EXPLORE THE MATERIAL.
a) In the jail-closing article, how many inmates can the Mineral Wells facility hold?
b) Please copy the jail-closing article between "Clark, the criminal" and "and sewer sales.", inclusive, substituting "pressed" for "lobbied".

But Dallas city leaders did not come to the company’s defense in the Legislature. The jail is among a number of impediments to the Trinity River Corridor Project, a redevelopment effort that has long been in the works for the area. The project involves a 20-mile span of urban development that includes houses, waterfront condominiums, office buildings and shops and restaurants.

Sen. Royce West, D-Dallas, said he was unaware of any plans to sell the prison, and he said any talk of moving forward with development in its place anytime soon was “speculation.” But West did say that the closing of the Dawson jail was welcome news because of concerns about conditions there.

“If there’s going to be a conversation about repurposing the facility,” he said, “the community needs to be involved in that.”

Clark, the criminal justice department spokesman, said no decisions had been made about the future of the jails, and that the agency intended to work with both local and state officials.

By contrast, in Mineral Wells, about 80 miles west of Dallas, local officials lobbied lawmakers vigorously to keep the state facility running. The jail, at what had once been a U.S. Army base, can house up to 2,100 inmates. It opened in 1989.

“It’s going to have a significant impact on our economy,” said Lance Howerton, the city manager of Mineral Wells. He said that the city would lose up to 300 jobs, $80,000 annually in local property taxes and $800,00 annually in water and sewer sales.

Howerton said that all told, city officials expected the economic impact to be about $40 million annually.

INFORMATION PROVIDED.
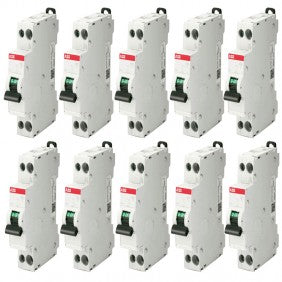 ABB SN201LC16 Leitungsschutzschalter 1P+N 16 A 4,5 kA
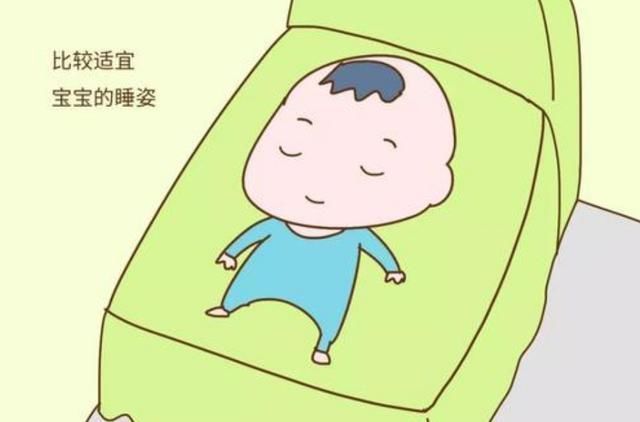 性格|孩子睡眠姿势暗藏玄机，解读5种睡眠新姿势，优缺点一看便知！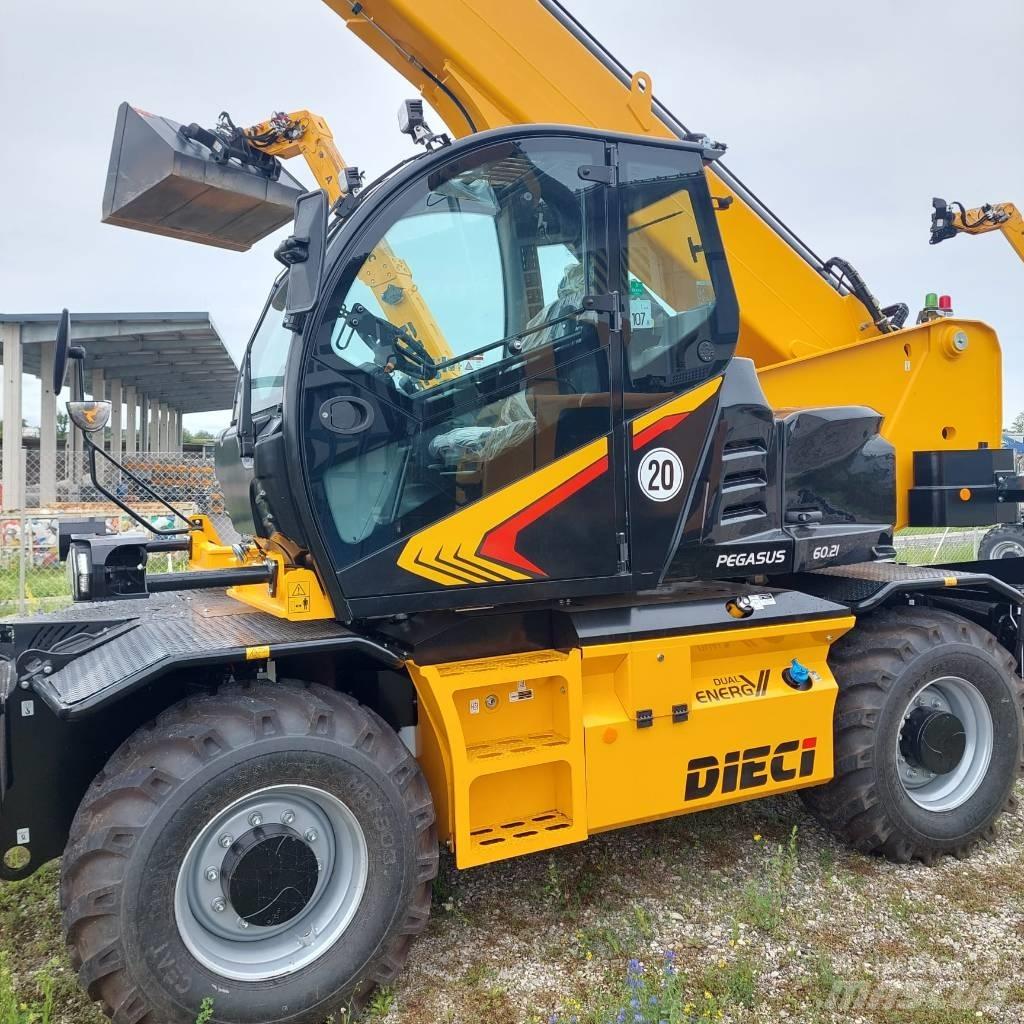 Dieci Pegasus 60.21 伸縮臂操作車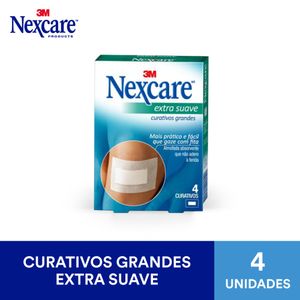 Curativo Nexcare Extra Suave G 4 Unidades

RESPONSES TO THE TASKS.
a) Up to 2,100 inmates.

b)
Clark, the criminal justice department spokesman, said no decisions had been made about the future of the jails, and that the agency intended to work with both local and state officials.

By contrast, in Mineral Wells, about 80 miles west of Dallas, local officials pressed lawmakers vigorously to keep the state facility running. The jail, at what had once been a U.S. Army base, can house up to 2,100 inmates. It opened in 1989.

“It’s going to have a significant impact on our economy,” said Lance Howerton, the city manager of Mineral Wells. He said that the city would lose up to 300 jobs, $80,000 annually in local property taxes and $800,00 annually in water and sewer sales.